Gemini 2.5 Flash Live Preview is Google’s native-audio Live API route for realtime voice and multimodal agent experiences. It remains listed in the current docs alongside the newer Gemini 3.1 Flash Live Preview, which means teams should evaluate it as the stable 2.5-era live route rather than the newest Google voice model.
Capabilities
This model is built for conversational interfaces where low-latency turn-taking, more natural voice behavior, and multimodal context all matter together. Google’s pricing docs emphasize higher-quality pacing, voice naturalness, verbosity control, and mood, which makes it more relevant for voice agents and guided realtime experiences than a plain text-first Flash route.

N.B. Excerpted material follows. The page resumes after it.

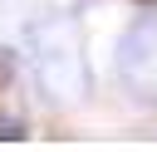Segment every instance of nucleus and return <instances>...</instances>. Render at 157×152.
<instances>
[{"instance_id":"obj_1","label":"nucleus","mask_w":157,"mask_h":152,"mask_svg":"<svg viewBox=\"0 0 157 152\" xmlns=\"http://www.w3.org/2000/svg\"><path fill=\"white\" fill-rule=\"evenodd\" d=\"M34 39V69L49 98H83L88 93V64L78 54V29L69 20H44L29 29Z\"/></svg>"},{"instance_id":"obj_2","label":"nucleus","mask_w":157,"mask_h":152,"mask_svg":"<svg viewBox=\"0 0 157 152\" xmlns=\"http://www.w3.org/2000/svg\"><path fill=\"white\" fill-rule=\"evenodd\" d=\"M118 78L137 98L157 103V20H137L118 39Z\"/></svg>"},{"instance_id":"obj_3","label":"nucleus","mask_w":157,"mask_h":152,"mask_svg":"<svg viewBox=\"0 0 157 152\" xmlns=\"http://www.w3.org/2000/svg\"><path fill=\"white\" fill-rule=\"evenodd\" d=\"M15 137H25V123L20 118H0V142H15Z\"/></svg>"}]
</instances>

It also supports function calling and search grounding, which means the Live API can act more like an operational voice agent and less like a read-only speech demo.
Technical Details
Google’s current model docs still list Gemini 2.5 Flash Live with:
- Model code:
gemini-2.5-flash-native-audio-preview-12-2025 - Input token limit: 131,072
- Output token limit: 8,192
- Inputs: audio, video, and text
- Outputs: audio and text
The same docs also show the current preview replacing earlier live model IDs, which is a useful signal that Google is consolidating around this native-audio route rather than older live variants.
Pricing & Access
Google’s current pricing docs list paid-tier pricing at:
- Input: $0.50 per 1M text tokens
- Input: $3.00 per 1M audio or video tokens
- Output: $2.00 per 1M text tokens
- Output: $12.00 per 1M audio tokens
Signal Lens stores the text input and text output prices in frontmatter for baseline comparability, but real deployment cost will depend heavily on audio traffic. Availability is through the Gemini Live API preview surface.
Best Use Cases
Use Gemini 2.5 Flash Live Preview for realtime tutoring, guided product walkthroughs, conversational support flows, or voice-first assistants that need to react to speech and visual context together. Test Gemini 3.1 Flash Live when the newest preview model matters more than compatibility.
Comparisons
- Gemini 2.5 Pro TTS Preview (Google): Better for one-way high-quality speech generation, while Flash Live is built for two-way realtime interaction.
- GPT Realtime-style flows: Similar broad category, with platform choice usually driven by stack alignment and tooling preferences.
- ElevenLabs conversational agents: Stronger productized voice platform, while Gemini Flash Live is the model-layer route inside Google’s ecosystem.